━━ Data excerpts

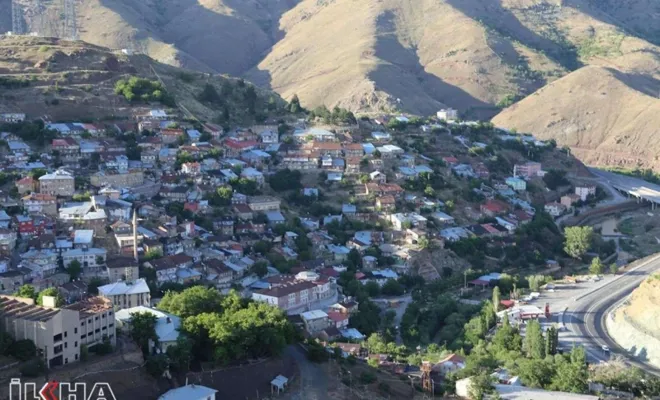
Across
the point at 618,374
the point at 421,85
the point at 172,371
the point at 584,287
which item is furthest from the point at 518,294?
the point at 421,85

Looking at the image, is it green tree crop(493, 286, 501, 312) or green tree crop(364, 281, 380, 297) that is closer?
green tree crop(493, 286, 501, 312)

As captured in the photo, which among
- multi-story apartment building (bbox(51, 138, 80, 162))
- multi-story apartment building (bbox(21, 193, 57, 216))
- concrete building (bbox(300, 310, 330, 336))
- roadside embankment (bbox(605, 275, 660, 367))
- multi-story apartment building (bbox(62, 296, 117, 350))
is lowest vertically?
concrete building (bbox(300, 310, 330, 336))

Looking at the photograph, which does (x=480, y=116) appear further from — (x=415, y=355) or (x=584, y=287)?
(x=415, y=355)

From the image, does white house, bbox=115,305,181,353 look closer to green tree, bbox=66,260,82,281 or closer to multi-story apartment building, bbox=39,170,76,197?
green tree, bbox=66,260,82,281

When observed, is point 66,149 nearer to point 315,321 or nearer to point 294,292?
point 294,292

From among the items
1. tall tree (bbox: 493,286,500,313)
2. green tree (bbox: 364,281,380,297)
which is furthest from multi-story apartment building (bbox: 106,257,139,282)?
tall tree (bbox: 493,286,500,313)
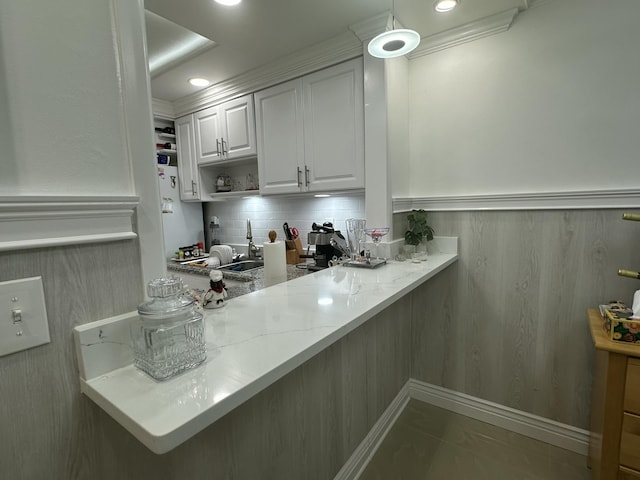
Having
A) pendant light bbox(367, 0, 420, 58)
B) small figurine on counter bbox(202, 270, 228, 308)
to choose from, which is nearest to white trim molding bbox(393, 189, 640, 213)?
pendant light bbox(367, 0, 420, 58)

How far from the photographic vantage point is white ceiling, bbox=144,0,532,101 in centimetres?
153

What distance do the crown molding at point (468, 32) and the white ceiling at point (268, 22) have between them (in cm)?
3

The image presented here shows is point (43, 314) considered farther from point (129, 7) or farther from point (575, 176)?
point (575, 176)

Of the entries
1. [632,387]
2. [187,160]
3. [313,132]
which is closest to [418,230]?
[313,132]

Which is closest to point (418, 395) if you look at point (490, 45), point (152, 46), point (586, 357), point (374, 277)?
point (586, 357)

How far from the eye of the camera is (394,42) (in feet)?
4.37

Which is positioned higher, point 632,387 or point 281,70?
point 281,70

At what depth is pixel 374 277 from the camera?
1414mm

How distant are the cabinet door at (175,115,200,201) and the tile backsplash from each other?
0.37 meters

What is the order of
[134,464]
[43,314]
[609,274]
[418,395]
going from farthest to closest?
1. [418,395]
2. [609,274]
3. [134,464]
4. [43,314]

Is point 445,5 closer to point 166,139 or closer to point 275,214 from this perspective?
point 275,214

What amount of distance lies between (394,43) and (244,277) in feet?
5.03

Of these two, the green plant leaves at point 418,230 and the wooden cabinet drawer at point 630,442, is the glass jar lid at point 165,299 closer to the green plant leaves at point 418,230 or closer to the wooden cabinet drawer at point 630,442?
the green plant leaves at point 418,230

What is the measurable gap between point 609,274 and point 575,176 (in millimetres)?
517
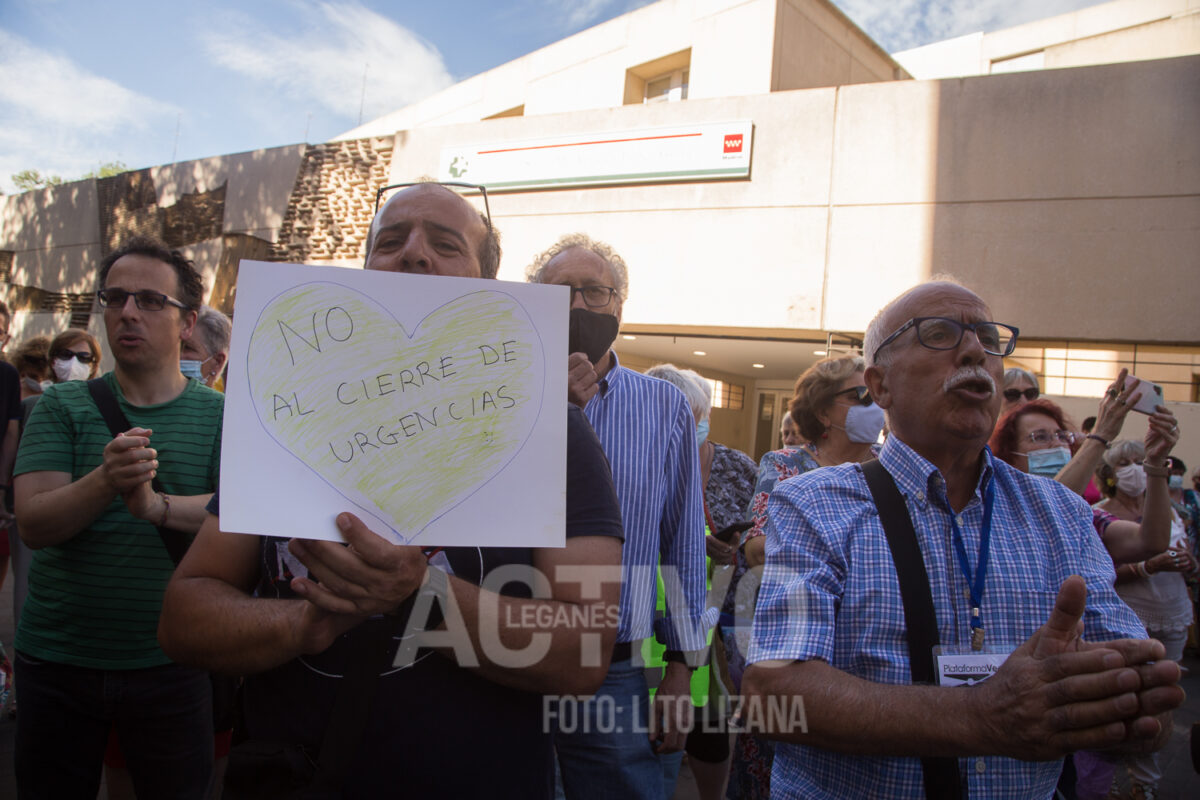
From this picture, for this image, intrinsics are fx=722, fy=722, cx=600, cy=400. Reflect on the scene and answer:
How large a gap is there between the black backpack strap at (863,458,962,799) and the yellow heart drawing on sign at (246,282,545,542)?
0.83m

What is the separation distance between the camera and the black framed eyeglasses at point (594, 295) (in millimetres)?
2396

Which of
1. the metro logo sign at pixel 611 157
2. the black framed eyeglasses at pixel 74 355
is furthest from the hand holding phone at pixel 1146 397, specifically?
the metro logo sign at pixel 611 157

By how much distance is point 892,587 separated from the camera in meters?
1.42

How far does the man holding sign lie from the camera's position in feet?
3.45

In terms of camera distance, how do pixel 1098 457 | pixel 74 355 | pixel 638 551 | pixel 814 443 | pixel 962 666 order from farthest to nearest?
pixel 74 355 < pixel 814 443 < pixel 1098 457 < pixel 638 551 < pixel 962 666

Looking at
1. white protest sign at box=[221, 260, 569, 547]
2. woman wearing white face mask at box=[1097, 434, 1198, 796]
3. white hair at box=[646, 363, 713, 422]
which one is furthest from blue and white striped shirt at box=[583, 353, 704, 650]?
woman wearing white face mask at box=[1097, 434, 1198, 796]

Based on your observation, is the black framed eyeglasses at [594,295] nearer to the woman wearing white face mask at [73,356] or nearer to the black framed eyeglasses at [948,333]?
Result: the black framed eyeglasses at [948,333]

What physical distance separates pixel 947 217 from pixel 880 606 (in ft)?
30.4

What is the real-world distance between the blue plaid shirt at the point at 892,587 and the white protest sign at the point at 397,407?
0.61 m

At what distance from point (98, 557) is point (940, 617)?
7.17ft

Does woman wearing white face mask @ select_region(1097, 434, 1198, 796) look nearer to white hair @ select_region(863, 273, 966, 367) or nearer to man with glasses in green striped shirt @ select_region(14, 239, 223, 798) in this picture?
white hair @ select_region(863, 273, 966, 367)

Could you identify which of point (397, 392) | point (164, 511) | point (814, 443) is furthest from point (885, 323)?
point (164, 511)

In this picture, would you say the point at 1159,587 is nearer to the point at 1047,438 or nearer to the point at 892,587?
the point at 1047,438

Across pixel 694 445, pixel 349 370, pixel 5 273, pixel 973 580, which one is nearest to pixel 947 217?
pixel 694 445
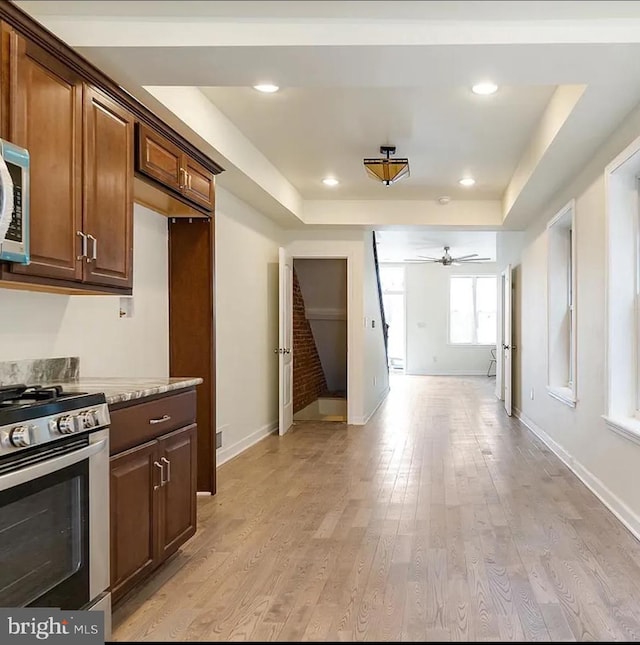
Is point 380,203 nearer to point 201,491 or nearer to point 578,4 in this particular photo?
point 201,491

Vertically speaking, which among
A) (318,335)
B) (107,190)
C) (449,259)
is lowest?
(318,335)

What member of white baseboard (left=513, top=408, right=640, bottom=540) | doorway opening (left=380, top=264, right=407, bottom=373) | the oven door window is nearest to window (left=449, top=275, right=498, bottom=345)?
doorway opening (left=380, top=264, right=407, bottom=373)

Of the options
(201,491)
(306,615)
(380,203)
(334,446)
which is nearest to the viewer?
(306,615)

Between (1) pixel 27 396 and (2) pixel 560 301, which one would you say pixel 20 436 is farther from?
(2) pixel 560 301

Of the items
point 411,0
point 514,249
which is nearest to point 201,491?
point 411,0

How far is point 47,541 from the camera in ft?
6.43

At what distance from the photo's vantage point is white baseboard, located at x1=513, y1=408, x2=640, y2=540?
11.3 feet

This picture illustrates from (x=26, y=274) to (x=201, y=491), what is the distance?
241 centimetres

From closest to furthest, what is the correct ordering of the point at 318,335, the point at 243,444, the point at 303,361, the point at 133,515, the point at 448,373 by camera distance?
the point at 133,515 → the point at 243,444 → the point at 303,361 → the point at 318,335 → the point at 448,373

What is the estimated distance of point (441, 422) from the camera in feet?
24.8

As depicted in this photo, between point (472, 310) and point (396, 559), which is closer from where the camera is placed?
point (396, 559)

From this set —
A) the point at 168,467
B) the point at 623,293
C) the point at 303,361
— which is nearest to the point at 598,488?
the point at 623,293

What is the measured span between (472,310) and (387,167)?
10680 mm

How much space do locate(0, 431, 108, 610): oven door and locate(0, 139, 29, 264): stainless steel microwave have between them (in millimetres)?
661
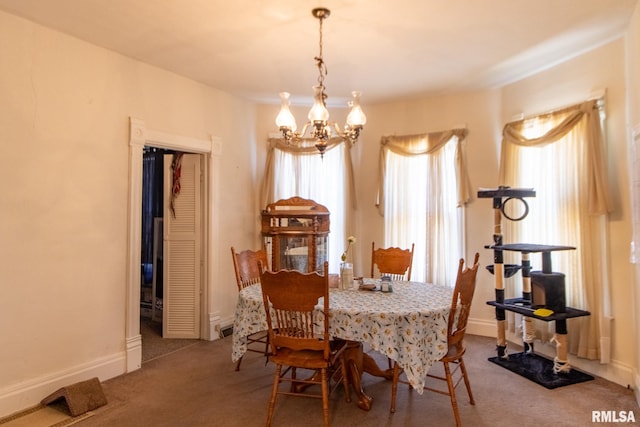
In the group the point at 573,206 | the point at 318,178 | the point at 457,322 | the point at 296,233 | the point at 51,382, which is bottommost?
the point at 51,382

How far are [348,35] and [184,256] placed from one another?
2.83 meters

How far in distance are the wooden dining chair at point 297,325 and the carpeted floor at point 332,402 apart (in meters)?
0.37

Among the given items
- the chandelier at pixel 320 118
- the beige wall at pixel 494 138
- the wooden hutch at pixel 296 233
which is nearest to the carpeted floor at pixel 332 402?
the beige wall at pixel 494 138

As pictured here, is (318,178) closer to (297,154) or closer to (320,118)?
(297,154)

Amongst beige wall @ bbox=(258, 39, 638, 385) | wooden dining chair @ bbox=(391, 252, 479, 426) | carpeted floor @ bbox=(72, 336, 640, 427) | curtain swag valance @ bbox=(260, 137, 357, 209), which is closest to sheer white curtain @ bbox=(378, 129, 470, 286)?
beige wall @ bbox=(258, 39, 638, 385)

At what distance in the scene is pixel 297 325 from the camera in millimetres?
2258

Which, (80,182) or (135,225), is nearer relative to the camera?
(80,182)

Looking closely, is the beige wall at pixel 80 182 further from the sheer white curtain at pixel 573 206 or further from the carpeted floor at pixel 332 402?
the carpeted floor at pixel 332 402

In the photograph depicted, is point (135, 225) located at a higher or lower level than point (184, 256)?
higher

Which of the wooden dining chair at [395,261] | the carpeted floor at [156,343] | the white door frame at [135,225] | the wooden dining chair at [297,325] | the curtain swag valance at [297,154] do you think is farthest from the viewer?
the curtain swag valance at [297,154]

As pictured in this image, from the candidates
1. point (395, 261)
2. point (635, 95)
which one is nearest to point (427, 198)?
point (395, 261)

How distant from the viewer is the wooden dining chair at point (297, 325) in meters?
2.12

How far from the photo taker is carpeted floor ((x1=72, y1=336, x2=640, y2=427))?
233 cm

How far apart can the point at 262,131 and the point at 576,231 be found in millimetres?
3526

━━━━

▸ **The task**
Repeat the lines of the collected data exactly, starting with the line that contains "Across pixel 694" and continuing through the line that contains "2.83 meters". Leave the pictures out of your answer.

▸ **Expected answer**
Across pixel 694 445, pixel 349 370, pixel 5 273, pixel 973 580, which one is nearest to pixel 947 217?
pixel 694 445
Is point 380,203 nearer to point 201,491 or nearer to point 578,4 in this particular photo?
point 201,491

Vertically speaking, which among
A) (318,335)
B) (107,190)
C) (449,259)
is lowest?
(318,335)

What member of white baseboard (left=513, top=408, right=640, bottom=540) | doorway opening (left=380, top=264, right=407, bottom=373) | the oven door window is nearest to window (left=449, top=275, right=498, bottom=345)?
doorway opening (left=380, top=264, right=407, bottom=373)

Of the options
(201,491)
(306,615)
(380,203)
(334,446)
which is nearest to the viewer?
(306,615)

Between (1) pixel 27 396 and (2) pixel 560 301, which one would you say pixel 20 436 is farther from?
(2) pixel 560 301

Of the items
point 411,0
point 514,249
which is nearest to point 201,491?
point 411,0

How far is point 47,541 from the camera in ft?
6.43

At what distance from the photo's vantage point is white baseboard, located at x1=513, y1=408, x2=640, y2=540?
11.3 feet

This picture illustrates from (x=26, y=274) to (x=201, y=491), what is the distance?
241 centimetres

From closest to furthest, what is the correct ordering of the point at 318,335, the point at 243,444, the point at 303,361, the point at 133,515, the point at 448,373 by camera distance?
the point at 133,515 → the point at 243,444 → the point at 303,361 → the point at 318,335 → the point at 448,373

What is the estimated distance of point (441, 422) from the camera in feet?
24.8

As depicted in this photo, between point (472, 310) and point (396, 559), which is closer from where the camera is placed?
point (396, 559)

From this set —
A) the point at 168,467
B) the point at 623,293
C) the point at 303,361
— which is nearest to the point at 598,488?
the point at 623,293

What is the measured span between (472,310) and (387,167)?
10680 mm

How much space do locate(0, 431, 108, 610): oven door and locate(0, 139, 29, 264): stainless steel microwave have between them (in millimetres)?
661
In the group the point at 573,206 | the point at 318,178 | the point at 457,322 | the point at 296,233 | the point at 51,382, which is bottommost?
the point at 51,382

How far are [348,35] and [184,256] placed from one another?
2.83 meters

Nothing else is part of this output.